Repeat the passage of the watch review below word for word, starting at "Third, I do" and ending at "of the watch.".

DOCUMENT SEGMENT:
:::

How is this different from digital photography? Here, the ISO value — the sensor’s sensitivity to light — is as adjustable as the shutter speed and lens aperture. In digital photography, any of the three variables — ISO, speed, and aperture — can be changed for each subsequent picture. Besides this, every digital camera has a capable light meter, making the Lensman 2’s function somewhat obsolete. Even vintage film photo cameras have light meters on board, although most are not reliable or functional at all anymore nowadays. So that’s where the specific function of the Horage Lensman 2 Exposure comes in handy — film photography with vintage cameras.

Horage case back

Personal observations

I was lucky to test and try the Lensman 2 Exposure Brian Griffin LE for a week. What did I notice? First of all, the weight. It was much lighter than I expected from the pictures I’d seen. But, probably because I wasn’t paying close enough attention, I didn’t realize the watch was made of titanium and aluminum. Both are incredibly light metals. I can’t say this counts as an advantage for me. I’m happy to feel a substantial watch on my wrist when there is one.

Second, I noticed that rotating the bezel is quite difficult. I understand unintentional bezel rotation isn’t desirable, but it’s almost cumbersome here. And as far as I’m concerned, there’s no reason for that. There’s no life-threatening situation if the bezel rotates unintentionally. The bezel is only there to learn the values of how to set your camera for the following picture.

Third, I do not like any folding buckle, and the one on the Horage Lensman 2 Exposure is no exception. It might be Swiss made (although it doesn’t say it is), but it’s not my thing. I also believe it’s not on par for a roughly €6,000 watch. I’d prefer a solid, nicely shaped, and engraved pin buckle.

Fourth, why is that distracting 24-hour hand there at all? Why would you want that on a watch with this specific functionality? The dial is cluttered enough; there’s no need for a 24-hour scale and hand to make it even worse. I don’t understand Horage’s website text either: “The GMT hand has a sizable aperture filled with white X1 Super-LumiNova®.” Aperture is a peculiar word to use for the lumed section of this hand. While technically not incorrect, it is a little confusing, given the context of the watch.

My fifth and last observation is a positive one that blows away the above critical ones. The Horage K2 micro-rotor caliber is extremely beautiful! I could wear the watch upside down. The different finishes, structures, and colors/materials are unbelievable. Chapeau!

:::

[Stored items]
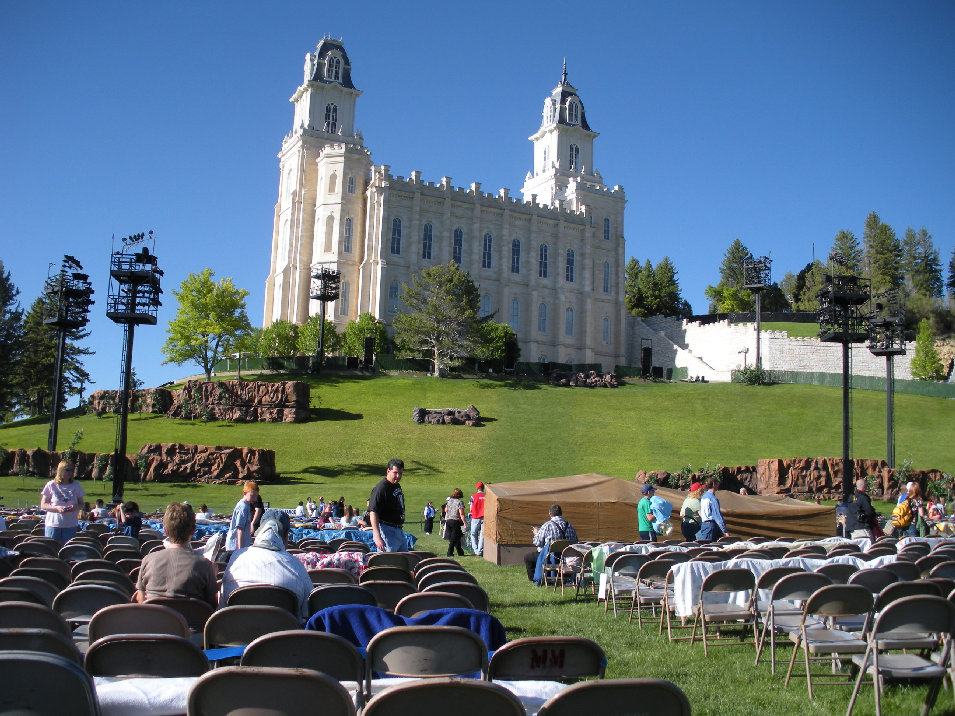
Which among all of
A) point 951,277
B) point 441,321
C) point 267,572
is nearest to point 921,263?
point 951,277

:::

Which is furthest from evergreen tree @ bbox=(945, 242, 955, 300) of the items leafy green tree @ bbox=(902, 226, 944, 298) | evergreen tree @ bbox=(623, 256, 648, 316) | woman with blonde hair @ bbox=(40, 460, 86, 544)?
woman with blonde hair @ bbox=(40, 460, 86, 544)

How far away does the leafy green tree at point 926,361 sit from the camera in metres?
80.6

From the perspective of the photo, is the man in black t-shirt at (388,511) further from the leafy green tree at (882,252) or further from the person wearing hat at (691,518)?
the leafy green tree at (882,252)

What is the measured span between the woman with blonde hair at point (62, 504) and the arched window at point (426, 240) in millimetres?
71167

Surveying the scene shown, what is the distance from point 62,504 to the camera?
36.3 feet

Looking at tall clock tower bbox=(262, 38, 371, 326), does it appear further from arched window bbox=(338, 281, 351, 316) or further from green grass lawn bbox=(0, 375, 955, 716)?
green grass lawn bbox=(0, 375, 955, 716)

:::

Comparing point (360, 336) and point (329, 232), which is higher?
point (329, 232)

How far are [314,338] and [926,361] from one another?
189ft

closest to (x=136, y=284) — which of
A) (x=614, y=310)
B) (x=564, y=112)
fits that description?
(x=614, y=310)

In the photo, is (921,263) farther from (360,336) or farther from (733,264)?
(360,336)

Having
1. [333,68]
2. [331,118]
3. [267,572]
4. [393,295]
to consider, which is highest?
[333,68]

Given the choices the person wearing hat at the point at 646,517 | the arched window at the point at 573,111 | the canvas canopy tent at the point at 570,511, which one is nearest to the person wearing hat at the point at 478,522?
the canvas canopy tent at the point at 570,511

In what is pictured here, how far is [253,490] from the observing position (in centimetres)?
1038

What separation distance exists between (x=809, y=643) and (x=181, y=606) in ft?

:::

ANSWER TO THE PROBLEM:
Third, I do not like any folding buckle, and the one on the Horage Lensman 2 Exposure is no exception. It might be Swiss made (although it doesn’t say it is), but it’s not my thing. I also believe it’s not on par for a roughly €6,000 watch. I’d prefer a solid, nicely shaped, and engraved pin buckle.

Fourth, why is that distracting 24-hour hand there at all? Why would you want that on a watch with this specific functionality? The dial is cluttered enough; there’s no need for a 24-hour scale and hand to make it even worse. I don’t understand Horage’s website text either: “The GMT hand has a sizable aperture filled with white X1 Super-LumiNova®.” Aperture is a peculiar word to use for the lumed section of this hand. While technically not incorrect, it is a little confusing, given the context of the watch.